» WHAT IS BEING ASKED
Leave out the pictures and copy each record below exactly.
+--
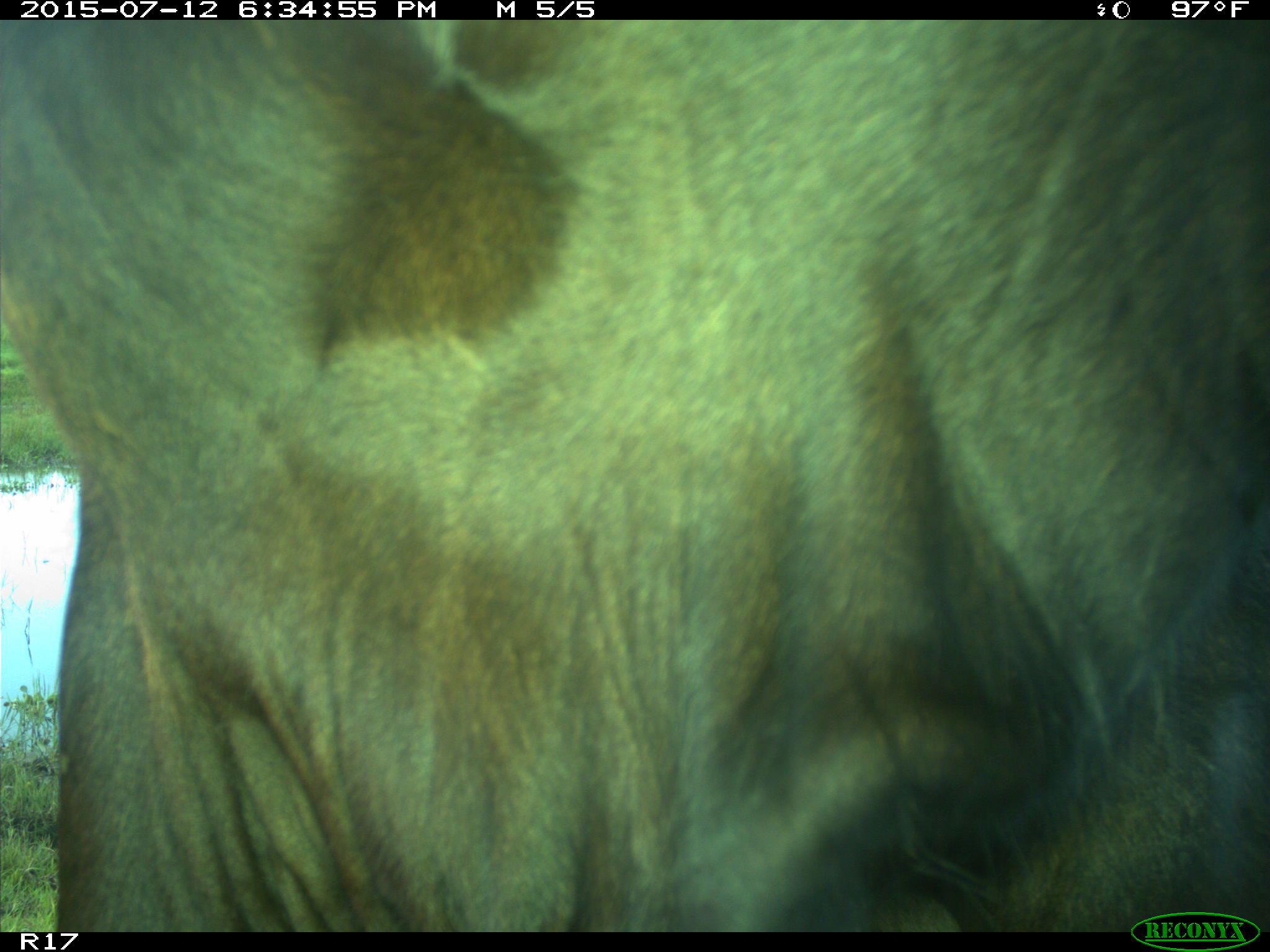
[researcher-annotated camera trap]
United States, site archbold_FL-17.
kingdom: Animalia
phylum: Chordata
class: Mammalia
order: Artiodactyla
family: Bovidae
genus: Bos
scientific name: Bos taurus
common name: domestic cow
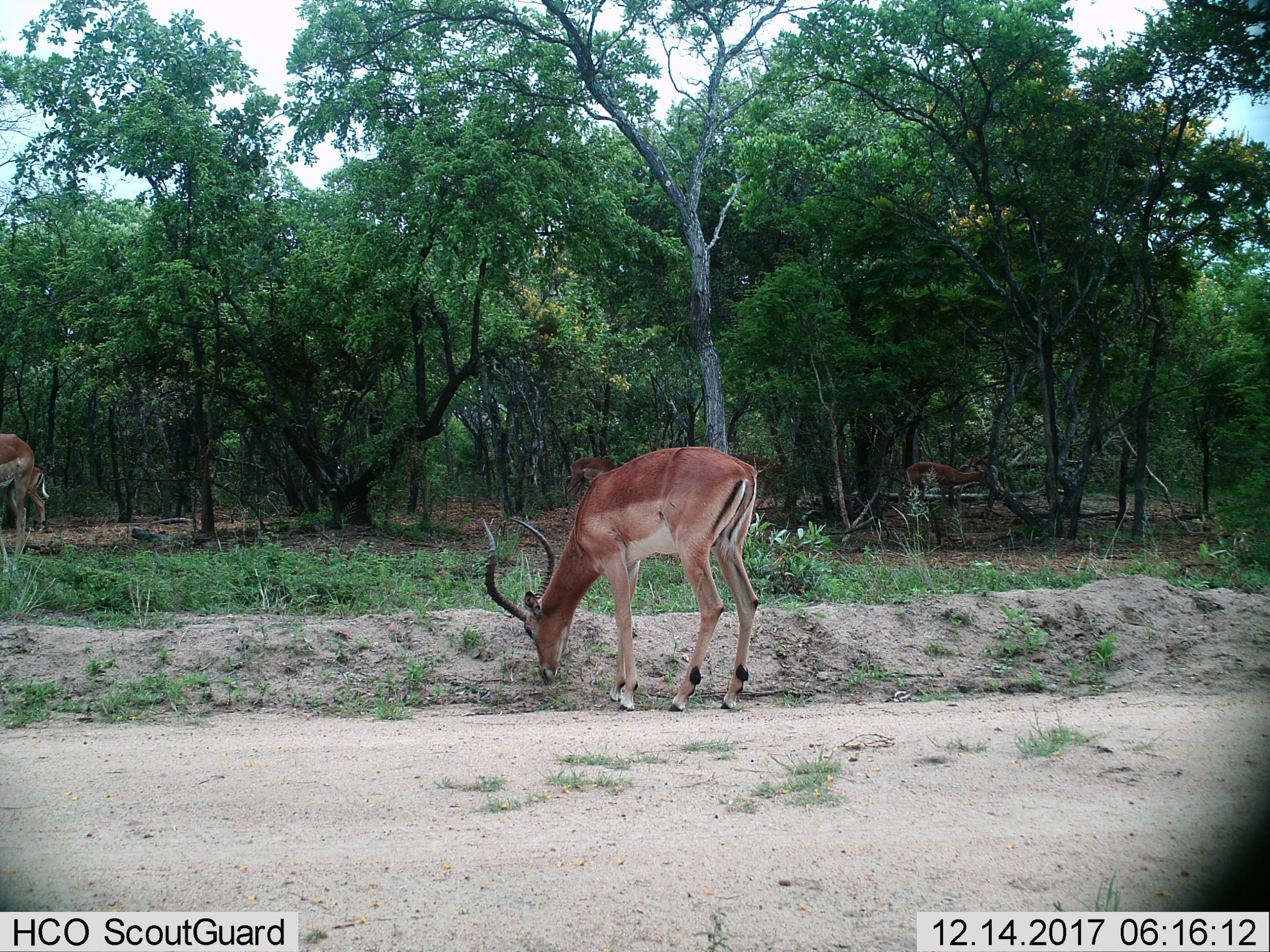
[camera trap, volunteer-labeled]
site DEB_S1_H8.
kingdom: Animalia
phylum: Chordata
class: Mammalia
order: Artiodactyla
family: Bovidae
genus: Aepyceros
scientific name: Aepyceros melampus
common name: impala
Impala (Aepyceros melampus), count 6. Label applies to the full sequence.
+--
» ANSWER BOX
[researcher-annotated camera trap]
United States, site archbold_FL-17.
kingdom: Animalia
phylum: Chordata
class: Mammalia
order: Artiodactyla
family: Bovidae
genus: Bos
scientific name: Bos taurus
common name: domestic cow
[camera trap, volunteer-labeled]
site DEB_S1_H8.
kingdom: Animalia
phylum: Chordata
class: Mammalia
order: Artiodactyla
family: Bovidae
genus: Aepyceros
scientific name: Aepyceros melampus
common name: impala
Impala (Aepyceros melampus), count 6. Label applies to the full sequence.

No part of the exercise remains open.